それでも私は、あなたがいる未来を、描きたかった。
「今日、この前受けた模試の結果が返ってきたんだけど、またT大、A判定取れてさ」

これで4回連続だ、と彼は嬉しそうに笑った。

「へえ、すごいなあ。よかったね」

翼、凄いな……。ずっと、成績、維持しているんだな……。

けれど、いつもは嬉しいこの報告も、今日はなんだか胸が締め付けられた。

それは、T大で良い判定が出ることで、翼がT大を受験する決心を固めてーそして合格してー遠距離恋愛になることが現実味を帯びつつあるからなのか、それとも、自分は彼と真逆でー…志望校のランクを落とさないといけないからか……。
きっと後者だろうな、と、翼の声を聞きながらぼんやりと思った。
――ひどいけれど。

「沙帆は? 模試の結果、返ってきた?」

「あ、ううん、まだ」

思わず咄嗟に嘘をついてしまう。

嘘をついてしまったけれど、ただ今は、「どうだった?」と聞かれることの方が、正直辛かった。

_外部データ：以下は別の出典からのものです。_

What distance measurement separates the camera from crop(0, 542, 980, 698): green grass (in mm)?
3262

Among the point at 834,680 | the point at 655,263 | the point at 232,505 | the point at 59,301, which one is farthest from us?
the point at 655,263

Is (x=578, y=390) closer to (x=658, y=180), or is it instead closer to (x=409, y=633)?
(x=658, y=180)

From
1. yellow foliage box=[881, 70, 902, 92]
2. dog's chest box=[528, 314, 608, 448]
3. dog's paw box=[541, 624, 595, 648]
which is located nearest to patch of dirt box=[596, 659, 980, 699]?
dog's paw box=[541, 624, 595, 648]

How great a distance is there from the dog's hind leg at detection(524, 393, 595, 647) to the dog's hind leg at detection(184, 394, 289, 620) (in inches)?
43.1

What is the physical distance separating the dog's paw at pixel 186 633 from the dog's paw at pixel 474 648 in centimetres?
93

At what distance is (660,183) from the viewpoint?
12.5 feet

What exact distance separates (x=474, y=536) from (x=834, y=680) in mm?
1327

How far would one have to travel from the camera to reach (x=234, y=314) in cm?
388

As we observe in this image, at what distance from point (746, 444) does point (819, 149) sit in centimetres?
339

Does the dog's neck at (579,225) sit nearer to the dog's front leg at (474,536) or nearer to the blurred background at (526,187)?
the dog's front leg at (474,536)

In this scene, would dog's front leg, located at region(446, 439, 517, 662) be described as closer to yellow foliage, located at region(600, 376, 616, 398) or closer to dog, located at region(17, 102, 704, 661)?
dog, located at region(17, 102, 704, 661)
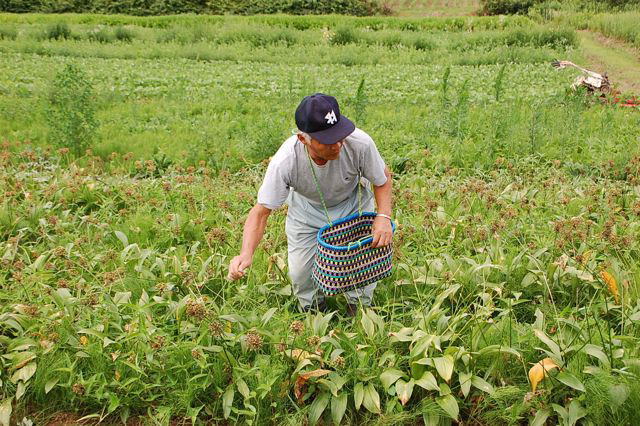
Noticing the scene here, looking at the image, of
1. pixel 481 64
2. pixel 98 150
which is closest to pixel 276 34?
pixel 481 64

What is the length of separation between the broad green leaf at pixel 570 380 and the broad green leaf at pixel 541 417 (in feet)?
0.55

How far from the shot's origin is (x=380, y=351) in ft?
11.0

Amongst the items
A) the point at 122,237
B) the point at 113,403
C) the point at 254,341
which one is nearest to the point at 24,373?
the point at 113,403

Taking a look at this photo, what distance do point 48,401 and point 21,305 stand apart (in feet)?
2.14

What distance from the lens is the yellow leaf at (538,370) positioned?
2922 mm

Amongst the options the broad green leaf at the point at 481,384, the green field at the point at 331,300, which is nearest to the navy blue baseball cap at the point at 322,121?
the green field at the point at 331,300

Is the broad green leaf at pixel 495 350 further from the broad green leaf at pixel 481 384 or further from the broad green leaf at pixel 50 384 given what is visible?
the broad green leaf at pixel 50 384

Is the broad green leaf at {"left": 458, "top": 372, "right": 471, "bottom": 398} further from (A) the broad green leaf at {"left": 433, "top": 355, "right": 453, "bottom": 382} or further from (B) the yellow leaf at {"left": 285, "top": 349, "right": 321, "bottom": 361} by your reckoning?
(B) the yellow leaf at {"left": 285, "top": 349, "right": 321, "bottom": 361}

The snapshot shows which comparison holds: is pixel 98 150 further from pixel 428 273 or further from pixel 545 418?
pixel 545 418

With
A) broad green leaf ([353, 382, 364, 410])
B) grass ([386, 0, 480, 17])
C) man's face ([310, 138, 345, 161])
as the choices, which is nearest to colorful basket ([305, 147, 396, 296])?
man's face ([310, 138, 345, 161])

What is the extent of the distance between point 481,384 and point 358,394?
0.63m

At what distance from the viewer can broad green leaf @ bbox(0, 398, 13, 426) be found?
9.98 ft

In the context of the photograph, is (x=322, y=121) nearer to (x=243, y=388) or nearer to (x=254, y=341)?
(x=254, y=341)

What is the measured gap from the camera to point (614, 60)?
16344 millimetres
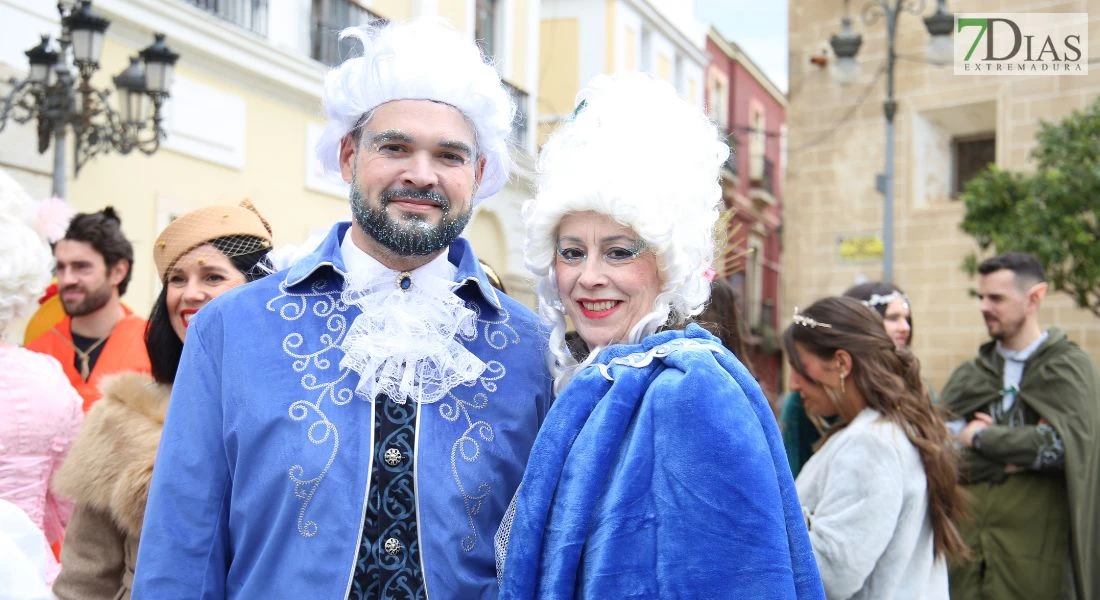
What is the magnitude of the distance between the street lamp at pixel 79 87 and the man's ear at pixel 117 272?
7.00 ft

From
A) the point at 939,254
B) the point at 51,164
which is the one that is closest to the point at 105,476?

「そっか、俺のクラスは今日返却されたから、明日返って来るかもな」

「……そうかも」

なんだかいつもより、声が出にくい。

私、ちゃんと、いつも通り振舞えているかな……。

「沙帆は、志望校、O大に決めた?」

翼はきっと何気なく尋ねたのだろう。だけど、今日は、この会話が、私にはしんどくて、苦に感じてしまう。